Barnes did not play in a game in 2020 due to the cancellation of the minor league season because of the COVID-19 pandemic. Barnes was assigned to the Triple-A St. Paul Saints to begin the 2021 season, and logged a 5–2 record and 3.88 ERA in 11 games.

On July 17, 2021, Barnes was selected to the 40-man roster and promoted to the major leagues for the first time. He made his MLB debut that day as the starting pitcher against the Detroit Tigers, and took the loss after allowing the game's only run, a solo home run off the bat of Tigers outfielder Robbie Grossman to lead off the bottom of the first. His first MLB strikeout was of Zack Short in the second inning. Barnes appeared in nine games for the Twins, posting a 5.92 ERA and 20 strikeouts. On November 19, he was designated for assignment by the Twins and outrighted to Triple-A on November 24. However, he was released on December 31 and became a free agent.

===Lotte Giants===
On December 23, 2021, Barnes signed with the Lotte Giants of the KBO League. In 2022, he made 31 starts for the Giants, logging a 12–12 record and 3.62 ERA with 160 strikeouts across 186 1/3 innings of work. He re-signed a one-year deal for the 2023 season and started 30 games for Lotte, posting an 11–10 record and 3.28 ERA with 147 strikeouts across 170 1/3 innings pitched.

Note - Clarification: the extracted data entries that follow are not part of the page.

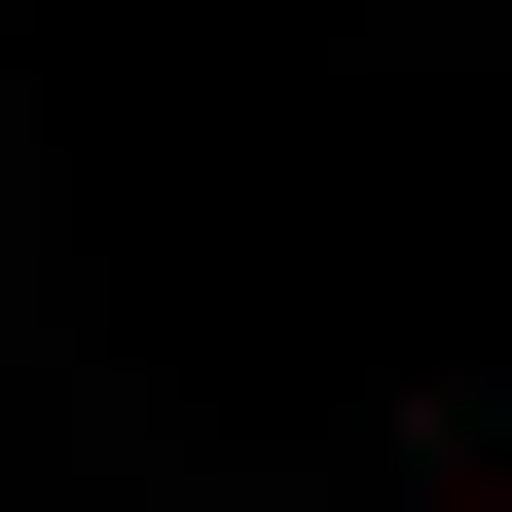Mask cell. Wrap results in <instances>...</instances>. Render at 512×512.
I'll list each match as a JSON object with an SVG mask.
<instances>
[{
	"label": "cell",
	"mask_w": 512,
	"mask_h": 512,
	"mask_svg": "<svg viewBox=\"0 0 512 512\" xmlns=\"http://www.w3.org/2000/svg\"><path fill=\"white\" fill-rule=\"evenodd\" d=\"M476 512H512V476H476Z\"/></svg>",
	"instance_id": "6da1fadb"
}]
</instances>
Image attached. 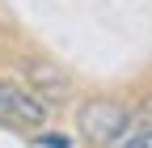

On December 17, 2023, Barnes again re–signed with the Giants on a one–year, $1.2 million contract. He made 25 starts for Lotte in 2024, posting a 9–6 record and 3.35 ERA with 171 strikeouts over 150 2/3 innings of work. Barnes re–signed with the Giants again on December 12, 2024, for $1.5 million. In eight starts for the team, he compiled a 3-4 record and 5.32 ERA with 38 strikeouts across 45 2/3 innings pitched. Barnes was released by the Lotte on May 14, 2025.

===Cincinnati Reds===
On August 5, 2025, Barnes signed a minor league contract with the Cincinnati Reds. He made six starts for the Triple-A Louisville Bats, but struggled to a 1-3 record and 7.13 ERA with 27 strikeouts over 24 innings of work. Barnes elected free agency following the season on November 6.

===Chicago Cubs===
On January 26, 2026, Barnes signed a minor league contract with the Chicago Cubs. He was assigned to the Triple-A Iowa Cubs to begin the year, for whom he logged a 3-0 record and 2.38 ERA with 14 strikeouts over three appearances. On April 12, the Cubs selected Barnes' contract, adding him to their active roster. He pitched three innings in one game, on April 13, against the Philadelphia Phillies, allowing four runs on four hits and three walks. Barnes was designated for assignment by the Cubs following the promotion of Trent Thornton on May 6.

===Los Angeles Dodgers===
On May 9, 2026, Barnes was claimed off waivers by the Los Angeles Dodgers. He was initially assigned to the Triple-A Oklahoma City Comets but was called up by the Dodgers on May 15 before he got into any minor league games. Barnes was designated for assignment by Los Angeles on July 11. He cleared waivers and elected free agency on July 15 rather than accept an outright assignment Oklahoma City. On July 17, Barnes re-signed with the Dodgers on a minor league contract. On July 21, Los Angeles added Barnes back to their active roster. He pitched in one game during his second stint with the team, pitching a scoreless inning before he was again designated for assignment on July 29, and once more chose to become a free agent. Barnes again returned to the team on a new minor league contract on August 2. On August 10, he was added back to the Dodgers' active roster only to be designated for assignment again on August 13. He again elected free agency but quickly re-signed with the Dodgers on a new minor league contract on August 16.

Overall, Barnes has pitched in four games for the Dodgers, allowing seven runs over ten innings; in 56 innings for the Comets, he recorded a 3.70 ERA with 53 strikeouts.